* [Input]:
#####

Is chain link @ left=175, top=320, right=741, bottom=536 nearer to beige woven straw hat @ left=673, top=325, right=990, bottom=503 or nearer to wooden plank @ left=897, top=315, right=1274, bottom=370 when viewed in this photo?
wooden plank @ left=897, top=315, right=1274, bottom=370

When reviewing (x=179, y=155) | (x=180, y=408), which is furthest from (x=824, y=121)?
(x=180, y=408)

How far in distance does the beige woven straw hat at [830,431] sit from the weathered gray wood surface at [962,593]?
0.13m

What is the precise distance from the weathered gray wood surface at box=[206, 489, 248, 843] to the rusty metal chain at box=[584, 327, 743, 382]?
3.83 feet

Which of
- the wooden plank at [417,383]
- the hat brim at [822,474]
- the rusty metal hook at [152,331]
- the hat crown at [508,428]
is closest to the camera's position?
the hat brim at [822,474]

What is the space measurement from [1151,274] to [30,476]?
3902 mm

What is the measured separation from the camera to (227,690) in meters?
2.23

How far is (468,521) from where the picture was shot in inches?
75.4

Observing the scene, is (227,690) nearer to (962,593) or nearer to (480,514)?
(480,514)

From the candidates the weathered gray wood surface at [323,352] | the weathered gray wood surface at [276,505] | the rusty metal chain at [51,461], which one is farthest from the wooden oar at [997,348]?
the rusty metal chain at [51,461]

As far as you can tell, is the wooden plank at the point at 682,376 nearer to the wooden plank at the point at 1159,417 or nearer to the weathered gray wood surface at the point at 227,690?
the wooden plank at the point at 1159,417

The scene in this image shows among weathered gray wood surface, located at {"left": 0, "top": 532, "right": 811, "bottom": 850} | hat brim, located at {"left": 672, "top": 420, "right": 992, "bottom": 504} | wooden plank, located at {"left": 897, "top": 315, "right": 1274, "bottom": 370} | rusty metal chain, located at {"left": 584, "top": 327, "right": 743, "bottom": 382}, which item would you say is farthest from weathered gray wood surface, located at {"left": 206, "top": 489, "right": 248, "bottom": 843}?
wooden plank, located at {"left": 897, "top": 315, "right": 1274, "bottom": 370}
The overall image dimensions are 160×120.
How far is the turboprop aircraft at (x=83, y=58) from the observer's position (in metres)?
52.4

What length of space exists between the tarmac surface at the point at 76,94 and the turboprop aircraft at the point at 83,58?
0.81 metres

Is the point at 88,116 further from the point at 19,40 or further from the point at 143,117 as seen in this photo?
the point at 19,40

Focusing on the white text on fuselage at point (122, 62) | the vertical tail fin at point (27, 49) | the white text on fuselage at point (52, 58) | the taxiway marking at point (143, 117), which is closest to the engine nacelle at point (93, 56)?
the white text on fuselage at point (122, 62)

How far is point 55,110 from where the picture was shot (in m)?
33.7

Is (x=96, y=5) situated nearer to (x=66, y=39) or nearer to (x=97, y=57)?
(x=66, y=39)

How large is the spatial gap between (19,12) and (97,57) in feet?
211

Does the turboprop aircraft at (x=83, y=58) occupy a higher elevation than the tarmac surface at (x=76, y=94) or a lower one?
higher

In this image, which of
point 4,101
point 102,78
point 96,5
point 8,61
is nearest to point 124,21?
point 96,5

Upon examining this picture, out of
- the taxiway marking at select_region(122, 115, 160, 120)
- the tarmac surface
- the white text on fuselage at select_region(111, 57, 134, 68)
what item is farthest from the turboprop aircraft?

#####

* [Aim of the task]:
Arrange the lines from the one containing "Upon examining this picture, out of" through the end of the records as a Markdown table with columns Row and Line text, numbering each line and leaving out blank ones.

* [Task result]:
| Row | Line text |
|---|---|
| 1 | Upon examining this picture, out of |
| 2 | - the taxiway marking at select_region(122, 115, 160, 120) |
| 3 | - the tarmac surface |
| 4 | - the white text on fuselage at select_region(111, 57, 134, 68) |
| 5 | what item is farthest from the turboprop aircraft? |